### Directions:
A. Name every program that the UNIX shell excerpt's example command lines run.
B. Recast the paragraph of the UNIX shell excerpt that opens with "The above command has several problems" as a short list of those problems.
C. Carry on writing the UNIX shell excerpt, starting after its last sentence.

A variant of the above is:

% ls -l >> list.txt

>> works just like > except that if list.txt already exists, STDOUT is appended to the bottom of the file rather than replacing its contents.

STDIN can be taken from a file instead of the keyboard in an analagous way:

% sort < list.txt

In this example, the sort program reads the file list.txt on STDIN and sorts it into alphabetical order on STDOUT, which will be output to our terminal. If we instead type:

% sort < list.txt > sorted_list.txt

then list.txt will be passed to sort on STDIN, and the sorted result will be placed in the file sorted_list.txt on STDOUT.

Finally, we introduce the | (pipe) character, which is used to make so-called pipelines. The | character takes STDOUT of the command that appears on the left, and passes it to STDIN of the command that appears on the right. For example:

% ls -l | sort | lpr

takes STDOUT of ls -l, sends it to STDIN of sort, and finally sends STDOUT of sort to STDIN of lpr which prints out a hardcopy of the result via the default printer.

This is the equivalent of:

% ls -l > list.txt % sort < list.txt > sorted_list.txt % lpr sorted_list.txt

except that no intermediate files are used to pass the output of the preceding commands to the input of the succeeding commands.

Filenames and Naming Files

There are very few restrictions placed on naming files on most flavors of UNIX. You can put just about any character you want in a filename - including spaces and other special characters like %, $, ^, &, !, etc. This is normally considered to be bad form however, because as mentioned above some of these characters are interpreted by the shell to have special meaning. This can be worked around by preceding these characters with the \ character, which prevents whatever comes next from being interpreted as a special character by the shell. For example, say I had created a file named "is 1>2?" and I wanted to remove it with the rm command:

% rm is 1>2?

The above command has several problems. First of all, the shell uses spaces to separate arguments from each other, so rm will not interpret this string of characters as a single filename. Second, as we've already seen, the shell interprets the > character as a redirection of STDOUT, not part of the filename. Finally, the ? character has special meaning to the shell as a wildcard character (see about wildcards below).

To actually remove this file (or use it as an argument to any UNIX command), you would need to escape the space and the special characters with the \ character like so:

% rm is\ 1\>2\?

or put the whole filename in quotes:

% rm "is 1>2?"

As you can see, this can be rather confusing to look at or at least tedious to remember. To avoid these headaches, it is recommended that you keep spaces and other non-alphanumeric characters except for - (dash), _ (underscore), and . (dot) out of your filenames. UNIX will let you use the other characters, but the question should be "Do I really want to?"

### Record extracts:
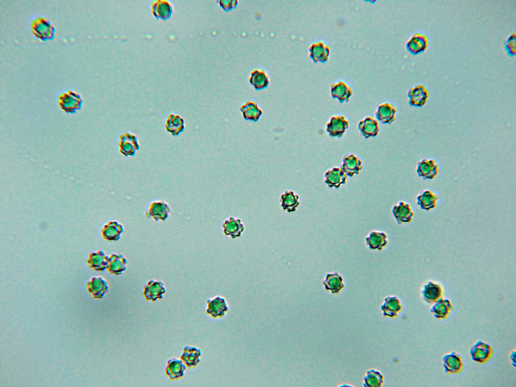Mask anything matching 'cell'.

==

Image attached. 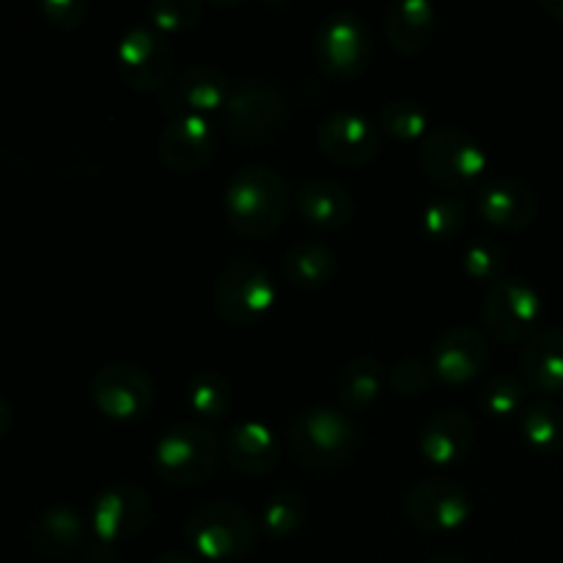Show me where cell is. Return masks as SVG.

==

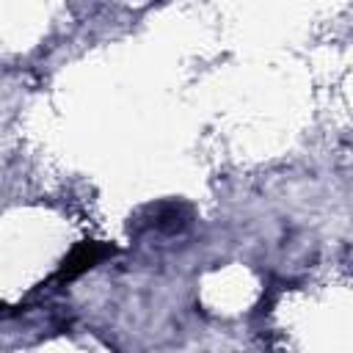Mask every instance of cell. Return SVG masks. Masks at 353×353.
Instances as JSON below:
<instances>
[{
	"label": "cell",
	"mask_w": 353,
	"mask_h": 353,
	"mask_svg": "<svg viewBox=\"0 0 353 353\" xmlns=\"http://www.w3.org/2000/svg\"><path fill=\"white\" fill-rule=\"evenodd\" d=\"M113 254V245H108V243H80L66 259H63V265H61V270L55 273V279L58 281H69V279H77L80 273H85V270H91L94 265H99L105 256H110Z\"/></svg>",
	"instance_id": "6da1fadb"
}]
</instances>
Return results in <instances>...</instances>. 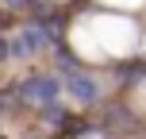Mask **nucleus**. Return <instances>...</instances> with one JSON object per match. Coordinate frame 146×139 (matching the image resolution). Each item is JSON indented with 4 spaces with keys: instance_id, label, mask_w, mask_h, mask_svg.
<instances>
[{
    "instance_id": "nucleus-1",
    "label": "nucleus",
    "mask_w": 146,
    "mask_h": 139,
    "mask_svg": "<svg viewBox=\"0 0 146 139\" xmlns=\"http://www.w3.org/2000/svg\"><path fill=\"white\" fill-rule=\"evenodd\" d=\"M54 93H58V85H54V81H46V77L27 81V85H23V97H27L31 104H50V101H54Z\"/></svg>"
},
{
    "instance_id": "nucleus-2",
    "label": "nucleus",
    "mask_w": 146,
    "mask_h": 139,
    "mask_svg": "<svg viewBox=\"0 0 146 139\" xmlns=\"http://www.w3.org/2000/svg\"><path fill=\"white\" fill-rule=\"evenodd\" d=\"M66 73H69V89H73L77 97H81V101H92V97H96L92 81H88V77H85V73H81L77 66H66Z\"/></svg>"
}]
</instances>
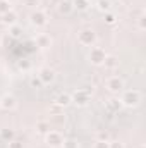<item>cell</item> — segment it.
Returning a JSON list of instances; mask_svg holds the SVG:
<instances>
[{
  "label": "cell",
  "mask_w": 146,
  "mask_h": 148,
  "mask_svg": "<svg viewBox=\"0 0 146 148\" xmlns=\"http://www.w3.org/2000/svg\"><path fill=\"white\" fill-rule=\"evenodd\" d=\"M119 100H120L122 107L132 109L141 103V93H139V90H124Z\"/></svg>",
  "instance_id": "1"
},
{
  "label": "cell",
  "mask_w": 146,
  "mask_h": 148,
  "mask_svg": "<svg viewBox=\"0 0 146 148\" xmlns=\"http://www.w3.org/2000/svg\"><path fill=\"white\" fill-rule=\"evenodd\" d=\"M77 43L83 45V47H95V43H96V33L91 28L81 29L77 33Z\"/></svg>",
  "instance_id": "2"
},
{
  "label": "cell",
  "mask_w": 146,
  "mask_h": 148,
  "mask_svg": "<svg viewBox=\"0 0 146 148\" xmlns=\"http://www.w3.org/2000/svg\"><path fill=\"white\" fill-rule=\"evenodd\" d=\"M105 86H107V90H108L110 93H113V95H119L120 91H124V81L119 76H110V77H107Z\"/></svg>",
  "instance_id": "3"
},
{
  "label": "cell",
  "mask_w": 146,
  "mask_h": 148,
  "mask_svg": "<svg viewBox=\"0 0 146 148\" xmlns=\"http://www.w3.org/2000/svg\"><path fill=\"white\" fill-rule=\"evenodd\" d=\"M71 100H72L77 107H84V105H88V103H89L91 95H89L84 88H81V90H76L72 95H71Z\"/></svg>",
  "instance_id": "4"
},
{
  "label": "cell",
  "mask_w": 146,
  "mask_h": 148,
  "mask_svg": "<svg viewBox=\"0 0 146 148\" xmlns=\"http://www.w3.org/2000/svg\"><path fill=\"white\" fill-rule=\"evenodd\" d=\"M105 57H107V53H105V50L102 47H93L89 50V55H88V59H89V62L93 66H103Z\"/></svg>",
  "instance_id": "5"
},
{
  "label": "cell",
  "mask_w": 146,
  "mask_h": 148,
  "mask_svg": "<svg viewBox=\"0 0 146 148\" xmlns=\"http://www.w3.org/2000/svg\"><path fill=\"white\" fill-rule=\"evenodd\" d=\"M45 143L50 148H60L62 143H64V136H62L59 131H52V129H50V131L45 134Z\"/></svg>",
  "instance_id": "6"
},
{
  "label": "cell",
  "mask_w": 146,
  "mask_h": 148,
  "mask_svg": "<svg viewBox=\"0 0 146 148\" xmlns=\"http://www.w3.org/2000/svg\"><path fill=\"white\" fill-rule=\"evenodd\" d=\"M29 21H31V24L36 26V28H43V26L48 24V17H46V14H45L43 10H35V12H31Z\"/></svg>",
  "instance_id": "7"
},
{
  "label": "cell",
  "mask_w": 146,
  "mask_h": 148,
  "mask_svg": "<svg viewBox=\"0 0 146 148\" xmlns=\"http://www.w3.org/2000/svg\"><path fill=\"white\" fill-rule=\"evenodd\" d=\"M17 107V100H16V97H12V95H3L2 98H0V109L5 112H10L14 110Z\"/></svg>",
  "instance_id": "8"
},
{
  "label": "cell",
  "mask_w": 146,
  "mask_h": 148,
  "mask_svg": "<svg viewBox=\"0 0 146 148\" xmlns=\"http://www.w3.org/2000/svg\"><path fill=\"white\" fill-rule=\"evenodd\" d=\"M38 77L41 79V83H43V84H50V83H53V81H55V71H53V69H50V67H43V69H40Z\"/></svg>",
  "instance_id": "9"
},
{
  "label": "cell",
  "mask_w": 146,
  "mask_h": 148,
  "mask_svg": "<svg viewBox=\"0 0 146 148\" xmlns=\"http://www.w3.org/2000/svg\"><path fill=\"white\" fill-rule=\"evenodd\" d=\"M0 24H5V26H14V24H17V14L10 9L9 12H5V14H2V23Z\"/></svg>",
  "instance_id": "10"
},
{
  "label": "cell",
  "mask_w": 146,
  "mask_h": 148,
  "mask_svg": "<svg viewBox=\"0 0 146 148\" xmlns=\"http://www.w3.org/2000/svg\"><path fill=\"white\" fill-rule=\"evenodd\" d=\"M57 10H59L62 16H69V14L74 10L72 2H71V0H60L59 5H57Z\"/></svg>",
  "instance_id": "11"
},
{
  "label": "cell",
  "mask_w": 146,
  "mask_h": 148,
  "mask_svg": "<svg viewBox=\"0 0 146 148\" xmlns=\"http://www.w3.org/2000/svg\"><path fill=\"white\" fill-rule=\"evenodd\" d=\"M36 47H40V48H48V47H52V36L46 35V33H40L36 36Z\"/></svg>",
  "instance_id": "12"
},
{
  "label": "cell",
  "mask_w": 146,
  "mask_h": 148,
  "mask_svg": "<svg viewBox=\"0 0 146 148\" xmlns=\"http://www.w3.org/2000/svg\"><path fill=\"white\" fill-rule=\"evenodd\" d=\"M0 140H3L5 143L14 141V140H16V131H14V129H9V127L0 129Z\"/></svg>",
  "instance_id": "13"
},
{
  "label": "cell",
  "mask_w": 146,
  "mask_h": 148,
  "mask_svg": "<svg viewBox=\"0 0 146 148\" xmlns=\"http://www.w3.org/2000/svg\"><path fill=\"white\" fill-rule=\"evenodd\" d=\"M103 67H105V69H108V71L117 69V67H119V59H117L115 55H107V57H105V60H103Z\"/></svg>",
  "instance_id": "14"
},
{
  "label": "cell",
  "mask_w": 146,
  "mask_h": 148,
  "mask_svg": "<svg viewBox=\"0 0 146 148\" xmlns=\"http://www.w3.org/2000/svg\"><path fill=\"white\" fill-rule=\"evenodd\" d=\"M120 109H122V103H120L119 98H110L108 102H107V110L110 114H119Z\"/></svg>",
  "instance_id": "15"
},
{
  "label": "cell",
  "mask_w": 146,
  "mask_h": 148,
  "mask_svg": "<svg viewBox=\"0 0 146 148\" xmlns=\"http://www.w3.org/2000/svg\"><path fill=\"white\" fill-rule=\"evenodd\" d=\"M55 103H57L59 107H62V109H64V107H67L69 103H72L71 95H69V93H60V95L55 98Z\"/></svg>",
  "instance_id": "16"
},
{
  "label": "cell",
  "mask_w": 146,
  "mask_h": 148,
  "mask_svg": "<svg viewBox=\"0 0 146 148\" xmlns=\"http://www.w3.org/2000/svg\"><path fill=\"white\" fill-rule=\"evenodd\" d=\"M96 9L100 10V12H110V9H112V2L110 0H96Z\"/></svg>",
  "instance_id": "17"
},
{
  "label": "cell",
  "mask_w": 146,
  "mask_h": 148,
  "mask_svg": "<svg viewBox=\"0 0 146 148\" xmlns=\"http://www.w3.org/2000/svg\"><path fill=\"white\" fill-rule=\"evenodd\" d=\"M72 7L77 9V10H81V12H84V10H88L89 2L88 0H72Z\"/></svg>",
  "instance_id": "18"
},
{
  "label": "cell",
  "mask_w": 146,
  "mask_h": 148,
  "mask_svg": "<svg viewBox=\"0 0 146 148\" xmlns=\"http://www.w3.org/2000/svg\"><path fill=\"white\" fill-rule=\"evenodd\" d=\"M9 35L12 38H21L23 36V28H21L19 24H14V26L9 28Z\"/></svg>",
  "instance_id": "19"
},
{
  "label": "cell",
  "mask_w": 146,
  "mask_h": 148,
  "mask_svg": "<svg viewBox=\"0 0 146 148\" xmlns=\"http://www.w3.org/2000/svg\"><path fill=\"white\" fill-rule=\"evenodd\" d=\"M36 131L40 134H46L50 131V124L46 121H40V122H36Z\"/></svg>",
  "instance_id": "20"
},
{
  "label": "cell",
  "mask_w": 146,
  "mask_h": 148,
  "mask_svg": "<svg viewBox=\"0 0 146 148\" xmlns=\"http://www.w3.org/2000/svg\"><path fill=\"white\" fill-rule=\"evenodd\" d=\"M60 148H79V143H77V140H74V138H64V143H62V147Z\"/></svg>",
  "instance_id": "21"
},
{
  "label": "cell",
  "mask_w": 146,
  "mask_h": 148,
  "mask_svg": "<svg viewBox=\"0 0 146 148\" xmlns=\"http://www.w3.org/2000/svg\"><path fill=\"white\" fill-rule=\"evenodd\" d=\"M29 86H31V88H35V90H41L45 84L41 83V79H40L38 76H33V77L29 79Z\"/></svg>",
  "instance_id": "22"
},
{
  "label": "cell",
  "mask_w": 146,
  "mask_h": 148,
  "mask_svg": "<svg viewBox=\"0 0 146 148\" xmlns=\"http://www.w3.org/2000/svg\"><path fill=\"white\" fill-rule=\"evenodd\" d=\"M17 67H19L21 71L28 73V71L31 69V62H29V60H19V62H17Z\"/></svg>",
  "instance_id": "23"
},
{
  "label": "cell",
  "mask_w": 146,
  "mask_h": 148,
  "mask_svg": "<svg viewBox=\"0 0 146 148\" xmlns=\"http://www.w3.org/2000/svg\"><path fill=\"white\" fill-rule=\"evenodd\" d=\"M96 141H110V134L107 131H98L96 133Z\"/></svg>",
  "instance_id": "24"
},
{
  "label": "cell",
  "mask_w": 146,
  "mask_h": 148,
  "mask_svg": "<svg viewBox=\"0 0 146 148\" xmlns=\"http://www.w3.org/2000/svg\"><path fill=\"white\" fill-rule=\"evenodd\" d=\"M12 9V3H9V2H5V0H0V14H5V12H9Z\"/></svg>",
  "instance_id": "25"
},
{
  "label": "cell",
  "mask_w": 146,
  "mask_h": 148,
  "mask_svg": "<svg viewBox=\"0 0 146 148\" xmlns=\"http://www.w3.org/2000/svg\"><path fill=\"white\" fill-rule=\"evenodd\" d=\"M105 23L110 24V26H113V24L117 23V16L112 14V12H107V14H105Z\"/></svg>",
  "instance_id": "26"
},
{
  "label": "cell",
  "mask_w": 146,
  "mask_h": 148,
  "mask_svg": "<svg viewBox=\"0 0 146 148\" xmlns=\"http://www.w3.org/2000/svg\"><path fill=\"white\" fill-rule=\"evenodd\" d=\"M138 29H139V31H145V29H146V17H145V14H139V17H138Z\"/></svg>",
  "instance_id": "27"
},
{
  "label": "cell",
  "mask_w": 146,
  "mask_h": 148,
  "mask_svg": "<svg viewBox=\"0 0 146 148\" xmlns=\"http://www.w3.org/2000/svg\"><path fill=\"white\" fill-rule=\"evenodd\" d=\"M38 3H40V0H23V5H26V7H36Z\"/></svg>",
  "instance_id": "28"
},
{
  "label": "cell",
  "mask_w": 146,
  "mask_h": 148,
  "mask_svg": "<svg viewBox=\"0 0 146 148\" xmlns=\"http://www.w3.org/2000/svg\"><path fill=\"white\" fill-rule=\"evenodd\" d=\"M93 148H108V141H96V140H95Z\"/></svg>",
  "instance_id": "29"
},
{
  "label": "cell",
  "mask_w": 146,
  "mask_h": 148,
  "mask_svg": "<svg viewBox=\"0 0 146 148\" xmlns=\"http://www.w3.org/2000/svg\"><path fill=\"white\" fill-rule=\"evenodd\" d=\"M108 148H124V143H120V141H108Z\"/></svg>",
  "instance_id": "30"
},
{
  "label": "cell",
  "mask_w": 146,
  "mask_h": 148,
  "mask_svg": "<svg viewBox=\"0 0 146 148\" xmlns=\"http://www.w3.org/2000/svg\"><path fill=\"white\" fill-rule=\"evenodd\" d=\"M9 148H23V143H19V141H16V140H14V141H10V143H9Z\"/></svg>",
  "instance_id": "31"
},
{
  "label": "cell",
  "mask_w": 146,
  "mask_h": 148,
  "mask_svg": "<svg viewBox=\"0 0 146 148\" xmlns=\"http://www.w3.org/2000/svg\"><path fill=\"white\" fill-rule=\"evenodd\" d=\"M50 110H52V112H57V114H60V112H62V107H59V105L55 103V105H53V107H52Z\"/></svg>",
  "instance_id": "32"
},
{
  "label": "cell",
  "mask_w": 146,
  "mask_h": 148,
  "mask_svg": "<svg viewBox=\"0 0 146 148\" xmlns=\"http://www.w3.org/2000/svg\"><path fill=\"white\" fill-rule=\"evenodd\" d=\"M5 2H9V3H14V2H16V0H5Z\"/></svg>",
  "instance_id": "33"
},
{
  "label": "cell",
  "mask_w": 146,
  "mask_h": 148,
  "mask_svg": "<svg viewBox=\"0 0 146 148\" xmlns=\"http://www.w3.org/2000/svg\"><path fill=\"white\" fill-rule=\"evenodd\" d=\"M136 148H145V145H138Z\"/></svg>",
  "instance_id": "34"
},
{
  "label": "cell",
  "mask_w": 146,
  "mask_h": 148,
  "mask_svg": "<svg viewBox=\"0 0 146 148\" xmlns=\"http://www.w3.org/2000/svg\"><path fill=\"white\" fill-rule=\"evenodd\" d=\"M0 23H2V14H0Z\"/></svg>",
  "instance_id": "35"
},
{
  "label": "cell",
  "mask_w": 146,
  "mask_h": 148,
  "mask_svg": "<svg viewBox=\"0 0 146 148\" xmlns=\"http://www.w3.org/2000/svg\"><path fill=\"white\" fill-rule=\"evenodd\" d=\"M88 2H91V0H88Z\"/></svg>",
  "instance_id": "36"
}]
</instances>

### Replies:
A. ls, sort, lpr, rm

B.
- The shell uses spaces to separate arguments, so rm will not treat the string as one filename.
- The shell reads > as a redirection of STDOUT, not as part of the filename.
- The ? character is a wildcard with special meaning to the shell.

C.
Finally, a word about files beginning with the "." (period, or dot) character: In UNIX, there is nothing special about "." in a filename per se. But it is convention to use the "." character to define file extensions which give the user a hint about what type of file we are dealing with (such as .txt for text files, .jpg or .jpeg for jpeg image files, etc.). An additional convention in UNIX is that files named with a "." in the first position, such as ".cshrc", are configuration files. For instance, the csh and tcsh shells use the file named .cshrc in your home directory to configure your command-line environment. As such, these so-called "dot-files" are not displayed by default when using the ls command to list files. In addition, there are two special files in every directory called "." and "..", which point to the current directory and parent directory (the directory above the current one), respectively. To see files and directories that start with the "." character, use the "-a" argument to ls.

Wild Cards

Many UNIX commands accept multiple filenames as arguments. Wild cards are a way to specify multiple filenames to the shell at once in a sort of "short-hand" notation. There are three base constructs from which wild card expessions can be created in the UNIX shell:

*	Matches any string of characters
?	Matches any single character
[...]	Matches any one of the characters listed inside the brackets

For example, the command:

% ls *.doc

tells ls that you want a listing of all the files that end in the string ".doc". The * character at the beginning tells the shell that the filenames you are looking for can have any number of any character at that position of the expression.

Similarly, if you were to type:

% ls ?.doc

then ls would return all the files that have names consisting of any single character followed by the string ".doc". For example, filenames like "1.doc", "a.doc", or "A.doc", would be matched. Filenames like "01.doc" or "party.doc" not be matched.

If you were to type:

% ls ??.doc

then ls would return all the files that have names consisting of a single character followed by another single character, followed by the string ".doc".

To be more specific about the identity of the characters that you wish to match, you can use the [...] construct. For example:

% ls [0123].doc

Would specifically match the four filenames "0.doc", "1.doc", "2.doc", and "3.doc". This construct can also accept a range of characters (specified by a "-") instead of requiring you to list every member. For example,

% ls [0-3].doc

would be equivalent to the previous example which used "[0123]". You can also concatenate ranges by inserting a comma between them like so:

% ls [a-j,s,w-z].doc

The above example would pick up all files "a.doc" through "j.doc", "s.doc", and "w.doc" through "z.doc".

Finally, you can use the ^ character along with [...] to negate certain classes of characters as well. Also any of these constructs can be combined any number of times. For example:

% ls G?[^2-4]*foo*.doc

would match any filename that starts with "G", has anything in the second position, has anything except 2, 3, or 4 in the third position, has "foo" anyplace between the fourth and last character before finally ending in ".doc".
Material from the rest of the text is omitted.